All analyses were conducted by the Duke Clinical Research Institute (Durham, NC) using SAS version 9.4 (SAS Institute, Inc, Cary, NC).

Results

Participants, Method of Follow‐Up, and Baseline Demographics

Recruitment began in April 2016 and ended in June 2019. Of the 15 076 participants enrolled and randomized to 81 or 325 mg aspirin dose, 13 172 participants (87.4%) initially chose to complete study encounters via the internet‐based patient portal. The remaining 1904 participants (12.6%) in the noninternet group chose to complete study encounters via the Duke Clinical Research Institute call center.

There were notable differences in many demographic characteristics between the 2 groups (Table 1). Noninternet participants were older with an average age of 69.4 (interquartile range 62.5–76.3), whereas the average internet participant was 67.4 years old (interquartile range 60.4–73.2). More noninternet participants were female (38.9% compared with only 30.2% of the internet participants, P≤0.001). The noninternet group was 27.3% Black compared with only 6.0% of the internet participant group (P<0.001), and 11.1% of noninternet participants were Hispanic versus 2.0% of internet participants (P<0.001).
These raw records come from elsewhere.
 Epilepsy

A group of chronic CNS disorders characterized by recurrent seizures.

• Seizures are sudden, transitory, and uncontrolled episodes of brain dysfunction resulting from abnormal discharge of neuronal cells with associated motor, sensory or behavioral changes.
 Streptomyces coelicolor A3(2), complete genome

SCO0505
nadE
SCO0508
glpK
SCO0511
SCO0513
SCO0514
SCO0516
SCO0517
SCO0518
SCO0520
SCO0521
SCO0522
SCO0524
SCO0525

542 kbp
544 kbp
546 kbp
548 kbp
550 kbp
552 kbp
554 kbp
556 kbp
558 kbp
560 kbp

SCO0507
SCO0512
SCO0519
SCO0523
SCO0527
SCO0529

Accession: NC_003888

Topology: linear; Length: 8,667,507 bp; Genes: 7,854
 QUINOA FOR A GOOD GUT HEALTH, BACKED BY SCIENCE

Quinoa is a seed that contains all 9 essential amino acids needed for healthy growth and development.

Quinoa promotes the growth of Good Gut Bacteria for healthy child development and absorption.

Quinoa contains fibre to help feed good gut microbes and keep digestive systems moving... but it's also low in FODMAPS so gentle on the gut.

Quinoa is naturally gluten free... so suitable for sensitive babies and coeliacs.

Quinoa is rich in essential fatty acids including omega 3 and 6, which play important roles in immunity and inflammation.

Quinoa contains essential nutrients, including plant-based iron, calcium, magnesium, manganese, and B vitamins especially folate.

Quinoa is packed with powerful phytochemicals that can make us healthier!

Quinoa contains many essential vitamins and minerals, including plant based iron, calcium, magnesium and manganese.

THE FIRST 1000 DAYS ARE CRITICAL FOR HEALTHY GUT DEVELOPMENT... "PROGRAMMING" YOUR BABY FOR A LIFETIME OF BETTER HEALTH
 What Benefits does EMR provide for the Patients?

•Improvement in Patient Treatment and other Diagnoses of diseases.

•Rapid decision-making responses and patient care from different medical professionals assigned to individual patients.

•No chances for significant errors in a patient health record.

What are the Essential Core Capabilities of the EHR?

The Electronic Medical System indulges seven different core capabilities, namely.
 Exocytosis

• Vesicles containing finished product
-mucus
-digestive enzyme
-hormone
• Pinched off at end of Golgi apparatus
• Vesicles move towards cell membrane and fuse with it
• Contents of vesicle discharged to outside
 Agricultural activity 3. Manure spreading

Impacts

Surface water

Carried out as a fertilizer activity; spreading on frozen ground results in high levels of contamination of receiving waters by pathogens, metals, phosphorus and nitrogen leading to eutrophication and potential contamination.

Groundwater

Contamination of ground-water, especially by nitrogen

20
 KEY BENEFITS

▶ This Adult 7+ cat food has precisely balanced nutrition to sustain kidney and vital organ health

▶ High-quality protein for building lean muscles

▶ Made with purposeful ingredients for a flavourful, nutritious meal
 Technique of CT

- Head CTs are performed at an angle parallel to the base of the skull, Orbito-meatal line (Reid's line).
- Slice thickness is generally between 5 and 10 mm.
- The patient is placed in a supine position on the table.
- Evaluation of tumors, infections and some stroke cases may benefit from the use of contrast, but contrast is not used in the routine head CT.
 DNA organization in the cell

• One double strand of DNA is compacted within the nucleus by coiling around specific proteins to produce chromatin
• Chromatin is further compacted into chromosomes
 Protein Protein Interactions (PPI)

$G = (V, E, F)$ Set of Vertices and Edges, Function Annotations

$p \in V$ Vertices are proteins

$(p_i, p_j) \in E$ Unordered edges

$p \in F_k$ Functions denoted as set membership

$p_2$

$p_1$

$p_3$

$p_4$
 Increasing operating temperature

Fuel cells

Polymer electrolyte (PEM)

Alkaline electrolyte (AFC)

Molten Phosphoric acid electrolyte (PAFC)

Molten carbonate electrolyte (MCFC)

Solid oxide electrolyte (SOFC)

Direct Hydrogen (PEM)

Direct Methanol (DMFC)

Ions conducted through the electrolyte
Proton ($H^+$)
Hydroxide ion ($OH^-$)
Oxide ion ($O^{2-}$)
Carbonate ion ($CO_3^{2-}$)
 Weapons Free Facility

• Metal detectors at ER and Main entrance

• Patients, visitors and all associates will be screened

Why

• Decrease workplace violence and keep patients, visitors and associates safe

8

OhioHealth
Noninternet participants were more likely to be current smokers (15.3% versus 8.9%, P<0.001).

Table 1.

Baseline Characteristics by Participation Method at Randomization

Characteristic Overall (N=15 076) Noninternet participant (N=1904) Internet participant (N=13 172) P value
Age, y, median (Q1–Q3) 67.6 (60.7–73.6) 69.4 (62.5–76.3) 67.4 (60.4–73.2) <0.001
Female 4724 (31.3%) 740 (38.9%) 3984 (30.2%) <0.001
Race <0.001
White 11 990 (79.5%) 1045 (54.9%) 10 945 (83.1%)
Black 1311 (8.7%) 520 (27.3%) 791 (6.0%)
Asian 146 (1.0%) 26 (1.4%) 120 (0.9%)
American Indian or Alaska native 114 (0.8%) 26 (1.4%) 88 (0.7%)
Multiple/other 535 (3.6%) 217 (11.4%) 318 (2.4%)
Not reported 980 (6.5%) 70 (3.7%) 910 (6.9%)
Hispanic 481 (3.2%) 212 (11.1%) 269 (2.0%) <0.001
Current smoker 1382 (9.8%) 289 (15.3%) 1093 (8.9%) <0.001
Body mass index, kg/m2, median (Q1–Q3) 30.0 (26.7–34.4) 29.7 (26.3–34.0) 30.1 (26.7–34.4) 0.029
Trial details
Randomized dose 0.174
81 mg 7540 (50.0%) 980 (51.5%) 6560 (49.8%)
325 mg 7536 (50.0%) 924 (48.5%) 6612 (50.2%)
Randomized follow‐up interval 0.451
3 months 7541 (50.0%) 937 (49.2%) 6604 (50.1%)
6 months 7535 (50.0%) 967 (50.8%) 6568 (49.9%)
Invitation method <0.001
Received an email 5900 (39.1%) 53 (2.8%) 5847 (44.4%)
Received a letter 3400 (22.6%) 307 (16.1%) 3093 (23.5%)
Approached face to face in a clinical setting 4080 (27.1%) 1393 (73.2%) 2687 (20.4%)
Contacted by telephone 1695 (11.2%) 151 (7.9%) 1544 (11.7%)
Medical history*
Prior myocardial infarction 5305 (36.2%) 889 (46.8%) 4416 (34.6%) <0.001
Prior coronary artery bypass graft 3527 (24.1%) 547 (28.8%) 2980 (23.4%) <0.001
Prior percutaneous coronary intervention 5946 (40.6%) 956 (50.3%) 4990 (39.1%) <0.001
Cerebrovascular disease 2624 (17.9%) 474 (24.9%) 2150 (16.8%) <0.001
Hypertension 12 512 (85.3%) 1761 (92.7%) 10 751 (84.2%) <0.001
Hyperlipidemia 12 946 (88.3%) 1705 (89.7%) 11 241 (88.1%) 0.036
Atrial fibrillation 1233 (8.4%) 162 (8.5%) 1071 (8.4%) 0.844
Congestive heart failure 3504 (23.9%) 699 (36.8%) 2805 (22.0%) <0.001
Peripheral artery disease 3493 (23.8%) 728 (38.3%) 2765 (21.7%) <0.001
Diabetes 5676 (38.7%) 979 (51.5%) 4697 (36.8%) <0.001
History of bleeding 1267 (8.6%) 235 (12.4%) 1032 (8.1%) <0.001
Significant gastrointestinal bleed 950 (6.5%) 187 (9.8%) 763 (6.0%) <0.001
Intracranial hemorrhage 208 (1.4%) 38 (2.0%) 170 (1.3%) 0.022
Prior medications
Prior aspirin use <0.001
No use 566 (4.0%) 29 (1.5%) 537 (4.4%)
81 mg 11 547 (82.0%) 1624 (86.1%) 9923 (81.4%)
162 mg 310 (2.2%) 26 (1.4%) 284 (2.3%)
325 mg 1657 (11.8%) 208 (11.0%) 1449 (11.9%)
P2Y12 inhibitor 3051 (22.1%) 478 (25.4%) 2573 (21.6%) <0.001
*

Percentages are based on 14 661 participants with available medical history data (1900 noninternet and 12 761 internet participants).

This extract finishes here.